We're back after a server migration that caused effbot.org to fall over a bit harder than expected. Expect some glitches.

Objects, values and types

Objects are Python’s abstraction for data. All data in a Python program is represented by objects or by relations between objects. (In a sense, and in conformance to Von Neumann’s model of a stored program computer, code is also represented by objects.)

Every object has an identity, a type and a value. An object’s identity never changes once it has been created; you may think of it as the object’s address in memory. The is operator compares the identity of two objects; the id function returns an integer representing its identity (currently implemented as its address). An object’s type is also unchangeable.

(However, since Python 2.2, a gradual merging of types and classes has been started that makes this and a few other assertions made in this manual not 100% accurate and complete: for example, it is now possible in some cases to change an object’s type, under certain controlled conditions. Until this manual undergoes extensive revision, it must now be taken as authoritative only regarding classic classes, that are still the default, for compatibility purposes, in Python 2.2 and 2.3. For more information, see http://www.python.org/doc/newstyle.html).

An object’s type determines the operations that the object supports (e.g., does it have a length?) and also defines the possible values for objects of that type. The type function returns an object’s type (which is an object itself). The value of some objects can change. Objects whose value can change are said to be mutable; objects whose value is unchangeable once they are created are called immutable. (The value of an immutable container object that contains a reference to a mutable object can change when the latter’s value is changed; however the container is still considered immutable, because the collection of objects it contains cannot be changed.

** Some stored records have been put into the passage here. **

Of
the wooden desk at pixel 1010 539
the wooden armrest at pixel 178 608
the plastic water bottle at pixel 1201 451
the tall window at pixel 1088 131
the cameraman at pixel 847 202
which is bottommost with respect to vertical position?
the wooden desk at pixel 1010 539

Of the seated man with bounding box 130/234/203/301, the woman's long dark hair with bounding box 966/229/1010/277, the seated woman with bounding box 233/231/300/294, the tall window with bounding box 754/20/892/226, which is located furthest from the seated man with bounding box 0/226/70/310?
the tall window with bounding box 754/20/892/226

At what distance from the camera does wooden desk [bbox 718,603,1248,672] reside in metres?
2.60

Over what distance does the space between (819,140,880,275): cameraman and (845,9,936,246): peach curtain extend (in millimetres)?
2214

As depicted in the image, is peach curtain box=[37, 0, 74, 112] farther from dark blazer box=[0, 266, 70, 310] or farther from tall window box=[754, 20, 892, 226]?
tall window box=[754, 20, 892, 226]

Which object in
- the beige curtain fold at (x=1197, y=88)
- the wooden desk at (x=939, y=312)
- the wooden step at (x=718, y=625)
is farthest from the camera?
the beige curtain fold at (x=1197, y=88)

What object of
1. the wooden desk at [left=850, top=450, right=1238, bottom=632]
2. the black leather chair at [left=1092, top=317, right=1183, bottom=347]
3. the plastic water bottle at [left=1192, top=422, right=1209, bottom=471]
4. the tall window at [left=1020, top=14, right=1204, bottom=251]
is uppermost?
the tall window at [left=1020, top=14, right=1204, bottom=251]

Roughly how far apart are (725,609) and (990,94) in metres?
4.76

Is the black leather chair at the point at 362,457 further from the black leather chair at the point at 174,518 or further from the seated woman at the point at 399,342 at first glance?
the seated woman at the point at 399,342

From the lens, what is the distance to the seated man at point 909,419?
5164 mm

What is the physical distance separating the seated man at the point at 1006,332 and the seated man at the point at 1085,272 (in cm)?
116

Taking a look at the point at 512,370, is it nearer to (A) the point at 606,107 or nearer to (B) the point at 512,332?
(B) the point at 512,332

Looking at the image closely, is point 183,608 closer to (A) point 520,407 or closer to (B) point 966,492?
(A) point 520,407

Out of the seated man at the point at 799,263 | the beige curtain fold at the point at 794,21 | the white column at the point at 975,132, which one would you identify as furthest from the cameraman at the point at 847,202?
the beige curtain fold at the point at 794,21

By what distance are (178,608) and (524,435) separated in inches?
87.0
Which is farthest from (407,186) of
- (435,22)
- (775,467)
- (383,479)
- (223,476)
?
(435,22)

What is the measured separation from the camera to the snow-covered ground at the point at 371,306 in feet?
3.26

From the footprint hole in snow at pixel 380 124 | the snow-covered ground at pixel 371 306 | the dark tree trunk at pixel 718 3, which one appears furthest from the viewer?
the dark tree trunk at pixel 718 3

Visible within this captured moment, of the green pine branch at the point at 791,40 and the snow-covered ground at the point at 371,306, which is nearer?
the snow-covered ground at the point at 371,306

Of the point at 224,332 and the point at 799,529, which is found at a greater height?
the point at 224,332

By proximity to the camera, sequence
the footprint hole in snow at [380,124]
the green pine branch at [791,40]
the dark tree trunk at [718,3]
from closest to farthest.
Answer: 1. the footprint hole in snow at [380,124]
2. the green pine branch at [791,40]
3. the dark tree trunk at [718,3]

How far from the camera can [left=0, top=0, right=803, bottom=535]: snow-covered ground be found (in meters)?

So, immutability is not strictly the same as having an unchangeable value, it is more subtle.) An object’s mutability is determined by its type; for instance, numbers, strings and tuples are immutable, while dictionaries and lists are mutable.

Objects are never explicitly destroyed; however, when they become unreachable they may be garbage-collected. An implementation is allowed to postpone garbage collection or omit it altogether — it is a matter of implementation quality how garbage collection is implemented, as long as no objects are collected that are still reachable. (Implementation note: the current implementation uses a reference-counting scheme with (optional) delayed detection of cyclically linked garbage, which collects most objects as soon as they become unreachable, but is not guaranteed to collect garbage containing circular references. See the [Python Library Reference] for information on controlling the collection of cyclic garbage.)

Note that the use of the implementation’s tracing or debugging facilities may keep objects alive that would normally be collectable. Also note that catching an exception with a try-except statement may keep objects alive.

Some objects contain references to external resources such as open files or windows. It is understood that these resources are freed when the object is garbage-collected, but since garbage collection is not guaranteed to happen, such objects also provide an explicit way to release the external resource, usually a close() method. Programs are strongly recommended to explicitly close such objects. The try-finally statement provides a convenient way to do this.

Some objects contain references to other objects; these are called containers. Examples of containers are tuples, lists and dictionaries. The references are part of a container’s value. In most cases, when we talk about the value of a container, we imply the values, not the identities of the contained objects; however, when we talk about the mutability of a container, only the identities of the immediately contained objects are implied. So, if an immutable container (like a tuple) contains a reference to a mutable object, its value changes if that mutable object is changed.

Types affect almost all aspects of object behavior. Even the importance of object identity is affected in some sense: for immutable types, operations that compute new values may actually return a reference to any existing object with the same type and value, while for mutable objects this is not allowed. E.g., after “a = 1; b = 1”, a and b may or may not refer to the same object with the value one, depending on the implementation, but after “c = []; d = []”, c and d are guaranteed to refer to two different, unique, newly created empty lists. (Note that “c = d = []” assigns the same object to both c and d.)